Wednesday, February 7, 2007

Did you know dinosaurs are in your food?

What do calories measure? Energy! Doesn't (directly) matter if it is energy to feed a car or feed your soul; we can use calories for both. In 1940 the average farm in the U.S. produced 2.3 calories of food energy for every calorie of fossil energy it used. By 1974 that ratio was 1:1(1). Today that ratio is on average 10 calories of fossil energy for every one calorie of food(2).

This means that for a USDA recommended 2500 calorie daily diet there are 25,000 calories of fossil fuel (dead Dinos) embedded in one day's food. So how many is this for a year?

Kids, how much does 25,000 times 365 equal? Anyone?

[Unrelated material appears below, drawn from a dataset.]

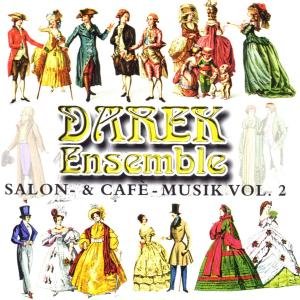 Salon & Cafehaus Musik Vol.2 - Darek Ensemble - Musiikki - SONIC ATTACK - 4002587774691 - maanantai 30. marraskuuta 1998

A Really Big Number: 9,125,000 calories.

Whoa. So how much gas does this Really Big Number represent? Go Googling, Mr(s). Detective, and you should find that there are 31,000 calories in one gallon of gas. Go on a tangent (as usually happens when cruising the web) and you will find that a gallon of gas also includes almost 20 pounds of carbon (19.4 to be exact, but for this post let's keep the math simple).

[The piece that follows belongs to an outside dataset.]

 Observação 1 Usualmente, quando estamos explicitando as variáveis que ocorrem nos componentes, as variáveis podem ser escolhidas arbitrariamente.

(Wait. 20 pounds of carbon? In a gallon of gas? A gallon only weighs like 6 pounds. How can that be?)

So go grab your calculators and try to calculate how much gas and carbon is in a year's worth of food.

So you may ask, what does this have to do with the price of bread? Well, alot. And it involves not just the bread we eat, it involves the air we breath and the climate we are a 'changing.

For one person:
A year of recommended calories (2,500 per day)
contains 9,125,000 calories of energy (for conventional industrialized food)
that equals 294 gallons of gas in every person's food
and 5,884 pounds of carbon entering the atmosphere.

That's per person. In the U.S. we now have 300 million people. Let's just take 1% of that number, 3 million people, which happens to be about the population of a large metropolitan area like Seattle.

This means each year 3 million people eat food containing the equivalent of 88.2 billion gallons of gas and 882 million tons of carbon that has entered our atmosphere.

Pass the local organic salad, please.

(1): Richard Manning, "The Oil We Eat: Following the food chain back to Iraq," Harper's Magazine, Friday, July 23, 2004
(2): see Food System Factoids Post "So how much energy do we use to make ... energy?"